Los Angeles

Eric Magnuson

Roy Boyd

Eric Magnuson uses essentially meaningless phrases to lecture us regarding the problems we face as a trapped art public. In A Typical Whorl (all works, 1989), the words “AMORTALMUST/THINKMORTAL/ANDNOTMMOR/TALTHOUGHTS” are crunched together in four lines on a black background, each block letter illuminated by an overall spiral pattern. Closed Circle (Ransom Note), reads, “Thought submits to the real compulsion of societal debt relations and deluded, claim this compulsion as its own.” The text is done Dada-poster style, in a variety of colors and typefaces. The painted sentence is in the shape of a nine-foot-long curl. In Myth (Red) and Myth (Green), the digital text reads, “Man’s impulse to make art comes from the knowledge of his impending death.” Magnuson’s abbreviated, out of context, psychoanalytic/philosophy-speak texts read like the drunken utterances of a morose party guest. In three separate pieces that vary only in color, Great Works (Masterpiece), (Our Gang), and (Alchemy), he uses the same two texts and images. A Freudian statement about children and feces can be read above a picture of a stout conical machine, and the words “Quick brown fox jumped over the lazy dog” are written 15 times underneath the image of a streaking comet. Untitled/Signage (print in four-color separation) is a five-foot-square thumbprint. The work simply states that the artist’s signature is what modern image-making has come down to. Therefore, the end, again. In some way the work is effective in making an audience feel terrible. The only crime these thumbprints allude to is hard-core mundanity. The work is accusatory with a fundamentalist’s moral edge, self-satisfied rather than self-assured, devoid of risks.

The flaunting of knowledge, when it’s done effectively, can be amusing, seductive, and sinister, but when it merely exploits the prestige of knowledge, it’s dumb. Magnuson’s assembled words and images are flippant, frightened, and patronizing. We are praised for understanding the riddles, connecting a sentence with a picture of itself, and then reprimanded for being part of the larger tiny problem, the art system.
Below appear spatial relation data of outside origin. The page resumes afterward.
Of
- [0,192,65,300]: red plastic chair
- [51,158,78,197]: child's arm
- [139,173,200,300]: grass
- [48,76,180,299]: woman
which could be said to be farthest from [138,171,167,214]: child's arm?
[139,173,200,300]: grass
Each work moans, “It’s all pointless.” This reduces the scope of ideas to zero alternative, a refusal to transcend. Magnuson’s art reads like television; it’s a rip-off of everyday life, and it knows everything there is to know. The points it tries to make are simplistic and politically correct. We might believe that this is, in some way, good for us. Yet, like the wrong medicine, it creates a new ailment. What could be intoxicating and fun is merely a trivial, condescending sermon. Like a perverse forgone conclusion, this is the kind of work that demands viewers wink back.